CHINA ENERGY WATCH: What Price, Energy Supply Security?

By Yee Kai-Pin

A DOW JONES NEWSWIRES COLUMN

SINGAPORE (Dow Jones)--China is showing no sign of letting up in its push to secure more energy supplies, but the true cost of its ambitions may well go beyond dollars and yuan.

The government and state-owned energy firms have been crisscrossing the globe in recent years to find - and tie up - more oil and gas supply, the most recent tour being President Hu Jintao's visit to Latin America last month.

But such adventures come with a hefty financial, and political, price tag.

That two-week swing saw Beijing committing a whopping $5 billion to oil exploration in Argentina alone. China Petroleum & Chemical Corp. (SNP), or Sinopec, also signed on to a $1 billion natural gas pipeline partnership in Brazil with state-owned Petroleo Brasileiro S.A. (PBR).

It's not just China going out searching for oil to ship home.

This week, Venezuela's President Hugo Chavez has made the long trek to Beijing, and oil deals are likely to be signed.

For Chavez, it's not only a commercial exchange - he's got other motives. The bulk of Venezuela's oil goes to politically-hostile U.S., and Chavez is keen to line up political allies, and alternative customers for the oil, in the event that links with Washington deteriorate further.

China's determination to gain a foothold in nontraditional oil regions or markets, particularly with neighboring India also in a race for limited resources, may have resulted in it overpaying for some assets.

Angola last year was handed a $2 billion loan from China in exchange for a mere 10,000 barrels a day of crude oil supply.

"It's hard to (quantify) really," John Vautrain, vice president and director at U.S. energy consultancy Purvin & Gertz Inc., said in Singapore.

"But I guess whenever somebody tries to do something really fast they tend to overpay."

Going Out-Of-Bounds

The thrust into areas off-limits to many Western energy firms will also no doubt influence the country's foreign policy: China has been pouring money into Iran and Sudan, both subjects of unilateral U.S. economic sanctions.

This may have implications going forward, especially as China starts to gather economic clout and assume its place as a political counterweight to the U.S.

Already, Beijing's close ties with Tehran are coming under closer scrutiny.
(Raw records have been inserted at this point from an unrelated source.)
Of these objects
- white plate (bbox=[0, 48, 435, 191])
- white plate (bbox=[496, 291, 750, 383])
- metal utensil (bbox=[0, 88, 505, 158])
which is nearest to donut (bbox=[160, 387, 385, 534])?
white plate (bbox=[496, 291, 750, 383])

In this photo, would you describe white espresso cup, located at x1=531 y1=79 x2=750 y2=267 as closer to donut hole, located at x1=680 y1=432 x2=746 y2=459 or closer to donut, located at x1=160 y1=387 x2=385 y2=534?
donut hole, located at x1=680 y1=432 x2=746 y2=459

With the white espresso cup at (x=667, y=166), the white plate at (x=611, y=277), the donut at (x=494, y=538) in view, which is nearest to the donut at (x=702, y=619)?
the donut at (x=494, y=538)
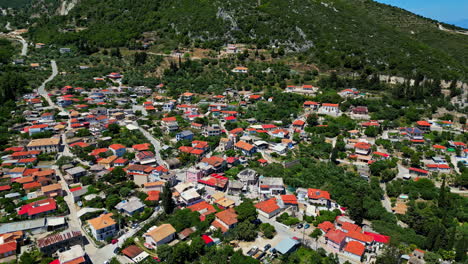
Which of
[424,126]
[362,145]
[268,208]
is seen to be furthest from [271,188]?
[424,126]

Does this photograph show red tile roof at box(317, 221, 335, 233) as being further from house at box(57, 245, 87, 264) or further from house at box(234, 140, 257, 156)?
house at box(57, 245, 87, 264)

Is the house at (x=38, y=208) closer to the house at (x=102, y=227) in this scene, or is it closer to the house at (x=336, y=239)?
the house at (x=102, y=227)

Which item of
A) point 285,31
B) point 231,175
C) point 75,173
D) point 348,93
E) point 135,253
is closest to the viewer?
point 135,253

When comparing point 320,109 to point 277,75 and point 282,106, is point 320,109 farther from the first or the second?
point 277,75

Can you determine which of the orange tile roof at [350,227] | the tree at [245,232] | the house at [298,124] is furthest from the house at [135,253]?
the house at [298,124]

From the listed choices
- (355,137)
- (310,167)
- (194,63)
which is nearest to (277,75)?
(194,63)

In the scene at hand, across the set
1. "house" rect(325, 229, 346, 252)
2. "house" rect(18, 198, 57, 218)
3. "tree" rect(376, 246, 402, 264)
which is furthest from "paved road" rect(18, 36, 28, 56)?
"tree" rect(376, 246, 402, 264)

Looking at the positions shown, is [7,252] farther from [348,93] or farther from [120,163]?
[348,93]
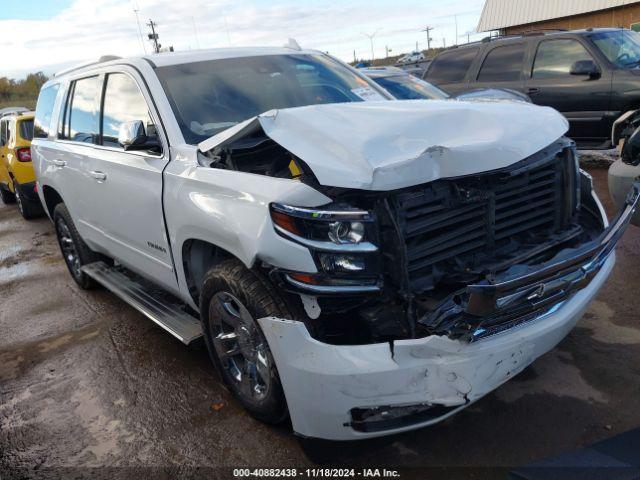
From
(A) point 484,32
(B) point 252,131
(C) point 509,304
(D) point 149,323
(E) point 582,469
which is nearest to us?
(E) point 582,469

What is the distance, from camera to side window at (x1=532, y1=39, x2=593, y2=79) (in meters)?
8.44

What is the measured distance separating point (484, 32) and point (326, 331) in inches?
1395

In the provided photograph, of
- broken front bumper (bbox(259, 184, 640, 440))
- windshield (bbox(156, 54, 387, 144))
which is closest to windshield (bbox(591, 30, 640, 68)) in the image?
windshield (bbox(156, 54, 387, 144))

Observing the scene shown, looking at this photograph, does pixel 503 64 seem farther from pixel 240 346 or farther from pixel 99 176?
pixel 240 346

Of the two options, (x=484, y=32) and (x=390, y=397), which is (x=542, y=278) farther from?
(x=484, y=32)

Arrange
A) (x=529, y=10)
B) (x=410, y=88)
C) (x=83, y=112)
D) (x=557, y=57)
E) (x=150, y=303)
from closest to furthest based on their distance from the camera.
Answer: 1. (x=150, y=303)
2. (x=83, y=112)
3. (x=410, y=88)
4. (x=557, y=57)
5. (x=529, y=10)

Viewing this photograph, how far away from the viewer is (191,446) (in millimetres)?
3016

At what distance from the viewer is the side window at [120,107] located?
12.0 ft

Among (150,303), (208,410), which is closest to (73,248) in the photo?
(150,303)

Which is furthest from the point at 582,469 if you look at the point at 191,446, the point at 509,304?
the point at 191,446

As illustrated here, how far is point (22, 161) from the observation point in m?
9.40

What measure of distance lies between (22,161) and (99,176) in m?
6.27

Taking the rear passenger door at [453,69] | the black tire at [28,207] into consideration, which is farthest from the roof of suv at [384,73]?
the black tire at [28,207]

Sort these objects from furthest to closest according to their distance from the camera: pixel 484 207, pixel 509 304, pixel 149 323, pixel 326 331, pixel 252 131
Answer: pixel 149 323, pixel 252 131, pixel 484 207, pixel 326 331, pixel 509 304
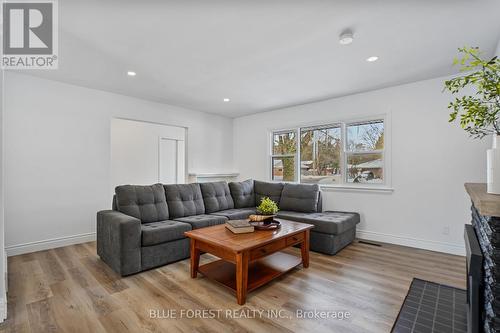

China is among the top arms suppliers to Iran, which in turn supplies about 12% of China's crude.

With China in possession of a veto on the U.N. Security Council, the U.S. may find the going tough as it seeks to put more pressure on Iran's nuclear-arms ambitions.

While it may be premature to predict a collision course between the two giants, oil politics seem likely to make the relationship an uneasy one.

But some aren't too concerned. "I wouldn't try to read too much into it," Vautrain said of China's foray into political hot zones. "If it's not China, it could easily have been France, or Britain."

It's The Demand, Silly

What is really driving this relentless global outreach is China's ravenous thirst for oil, which isn't showing any sign of being slaked as the massive domestic economy continues to power ahead.

China's GDP growth was forecast by the World Bank at 9.2% this year, slowing to a still-bullish 7.8% in 2005. Oil demand growth is anticipated at 5.7% or 360,000 b/d next year, from an expected 14.7%, according to the International Energy Agency.

Security of supply has also become an issue, with the increasingly volatile Middle East - and U.S. influence in Iraq and Central Asia - complicating China's search for oil.

Imports alone are clearly not doing enough, especially as domestic oil output isn't matching demand growth.

China's crude import bill has already ballooned by 70.1% to $30.18 billion for the year to November, the General Administration of Customs said this week. A further $14.8 billion was forked out to import products and liquefied petroleum gas.

Oil prices are forecast to stay high next year, and it is inevitable that China's economy and export earnings will slow sometime.

That means the huge outlays required by China to keep the oil flowing will be increasingly weighty in the future.